In our meeting, Andrew reviewed several cases we have encountered over the past years. He said that when core aspects of a disciplinary process were left unspecified, decisions were made on the fly.

Expectations varied.
Delays crept in.
Anxiety rose.
And eventually, the vacuum was filled by lawyers and legal processes.

The second shift addresses a problem many have sensed but not always named:

“The second shift is away from “one-and-done” investigative bodies and unclear sequencing. Under the proposed revision, disciplinary concerns will follow a more orderly path: the receipt and evaluation of a report; investigation, if needed, by a standing committee dedicated to that work; and then, when warranted, inquiry by a tribunal that can assess the facts and determine an appropriate outcome.”

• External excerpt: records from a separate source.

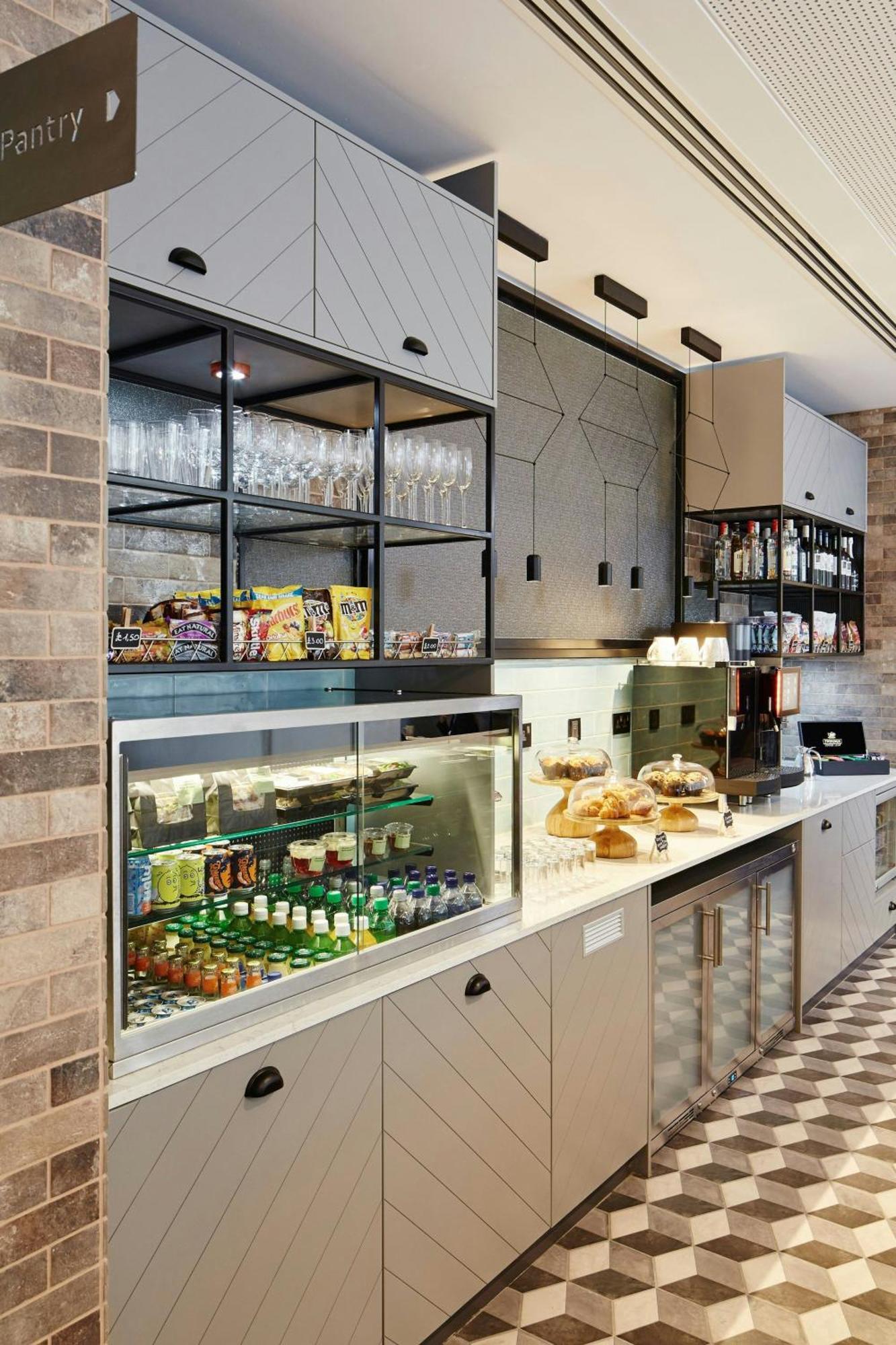 Hotel By Marriott Tower Bridge London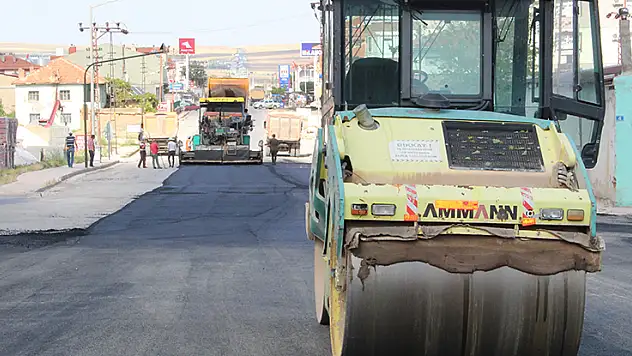 Yunak'ta sıcak asfalt çalışmaları
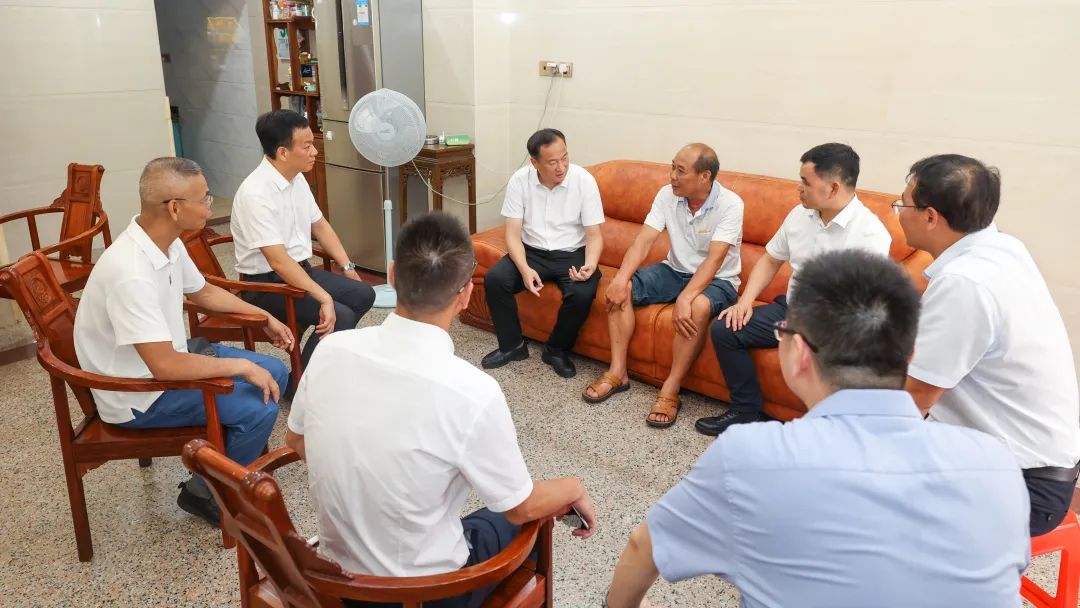 市、镇领导走访慰问退役军人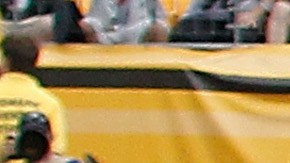 El control de su cuerpo en el aire es una de las grandes virtudes de Antonio Brown, receptor de los Steelers.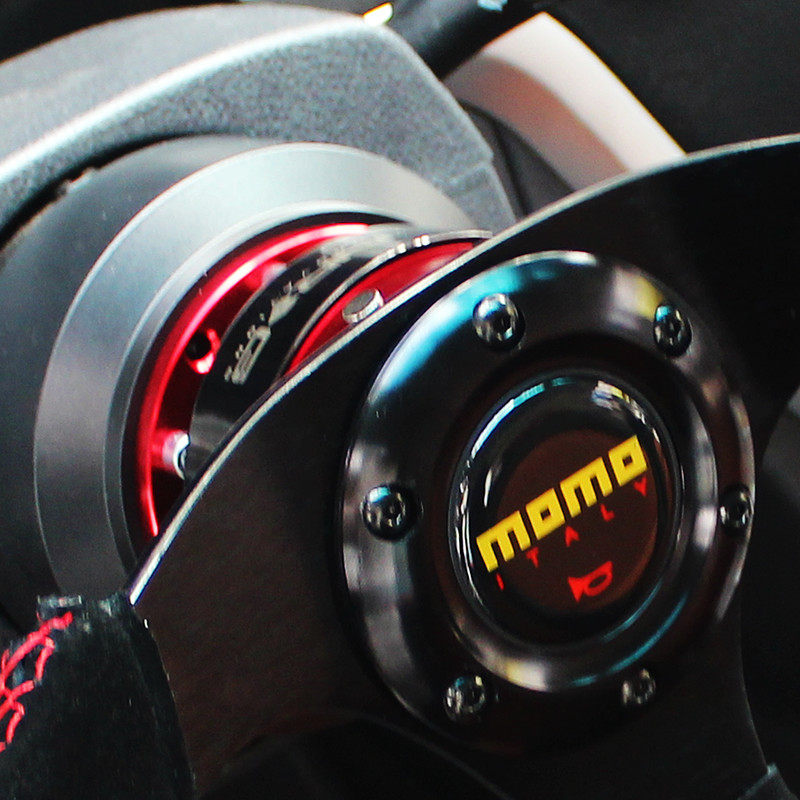 Quick release Steering wheel hub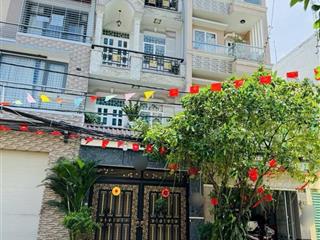 Bán nhà mặt tiền đường số quận 7. ngang 4m dài 20m. xây dựng 4 tầng. giá 11,5tỷ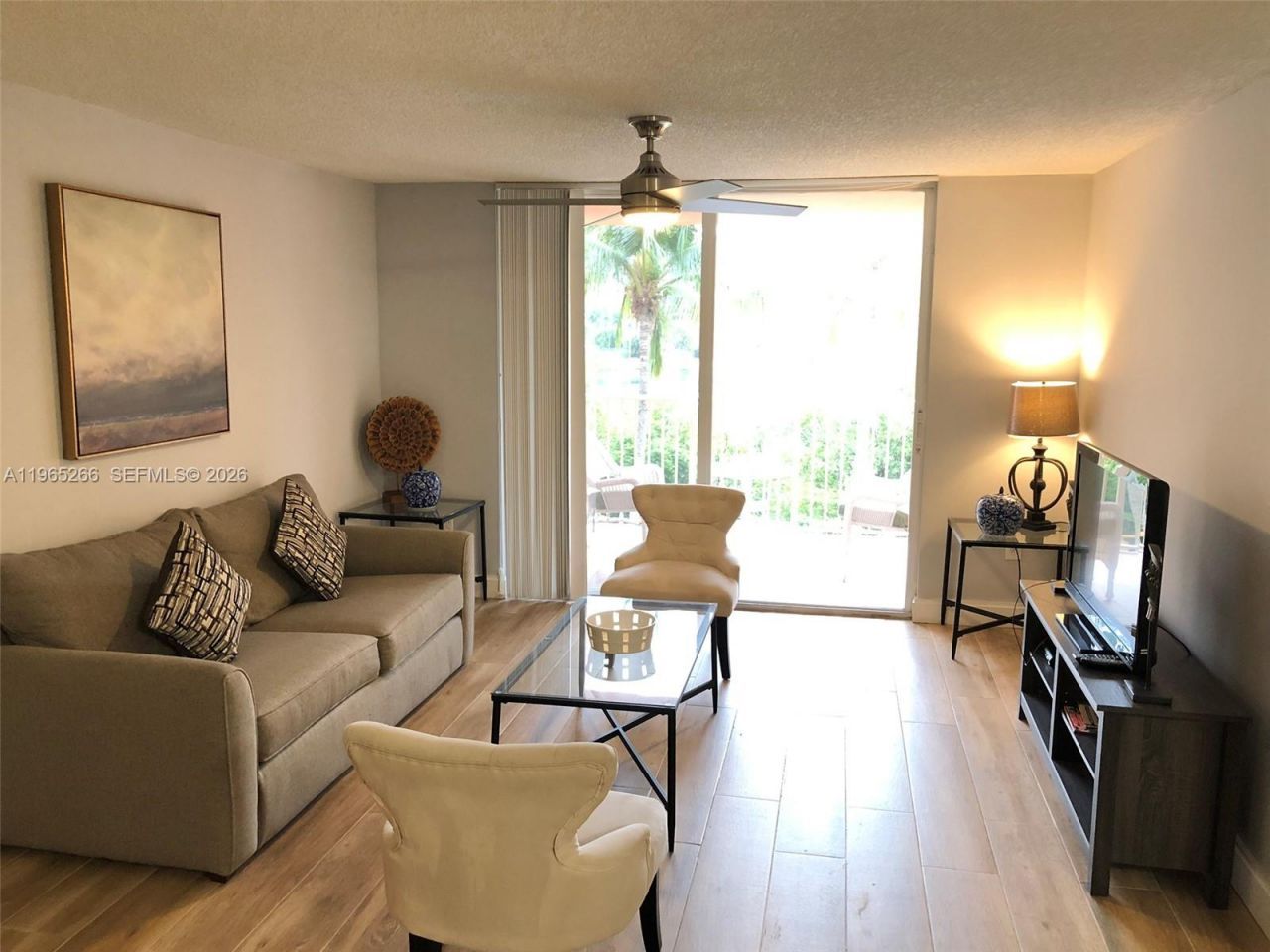 19801 E Country Club Dr, Unit 4406, Aventura, FL 33180 Photo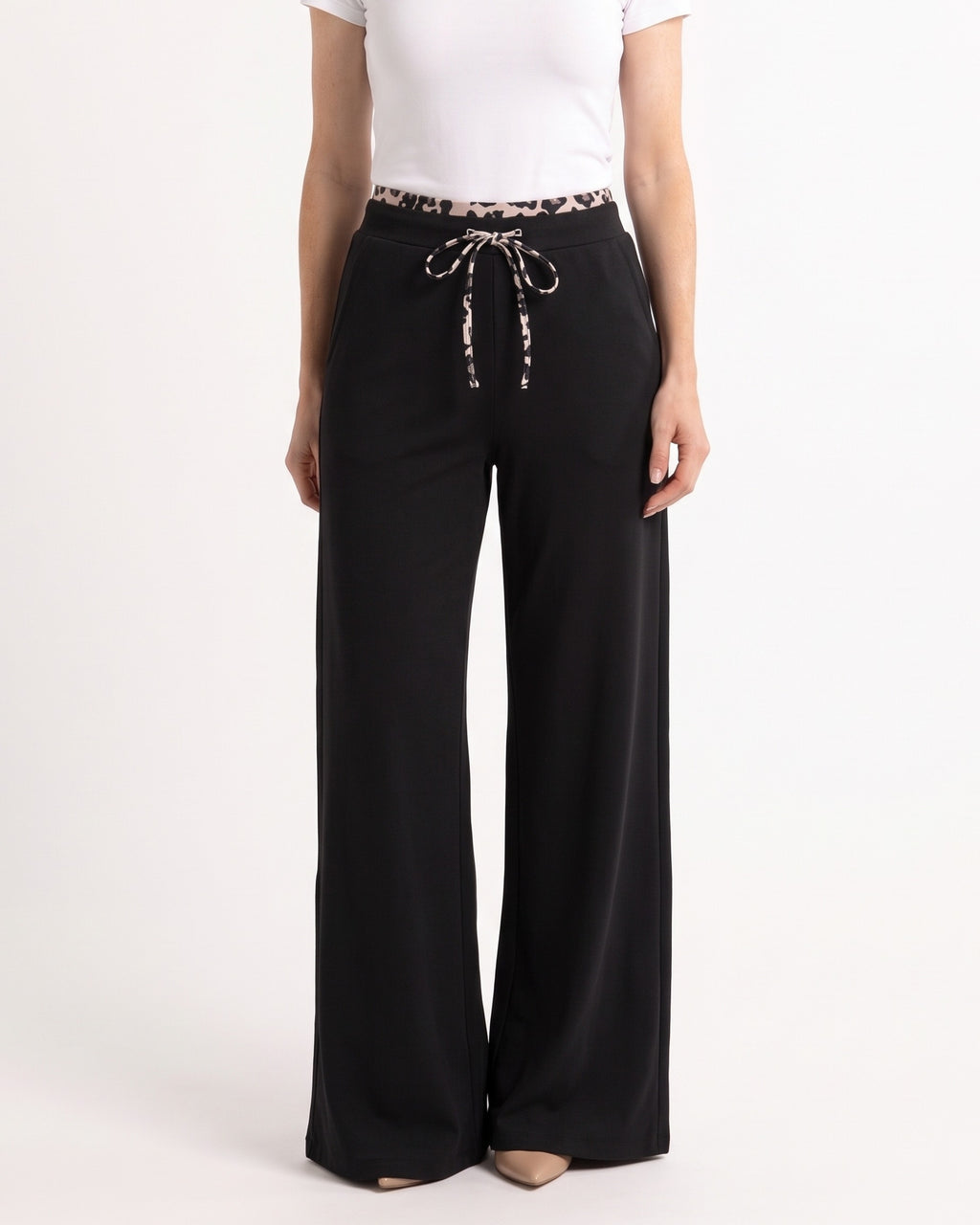 Black wide-leg sweatpants with leopard trim waistband, drawstring and side pockets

In other words, instead of ad hoc panels assembled under pressure, the revised canons establish a more orderly path—standing bodies, clear stages, and continuity over time. That is not bureaucracy for its own sake. It is how wisdom accumulates. It is how fairness becomes more than a slogan.

And then there is a third shift, which may be the most misunderstood—and the most hopeful:

“The third shift is toward an inquiry-based model of truth-seeking rather than an adversarial system… the focus of the process is no longer on legal strategy but on finding the truth in a way that prioritizes transparency, fairness, and the well-being of all involved.”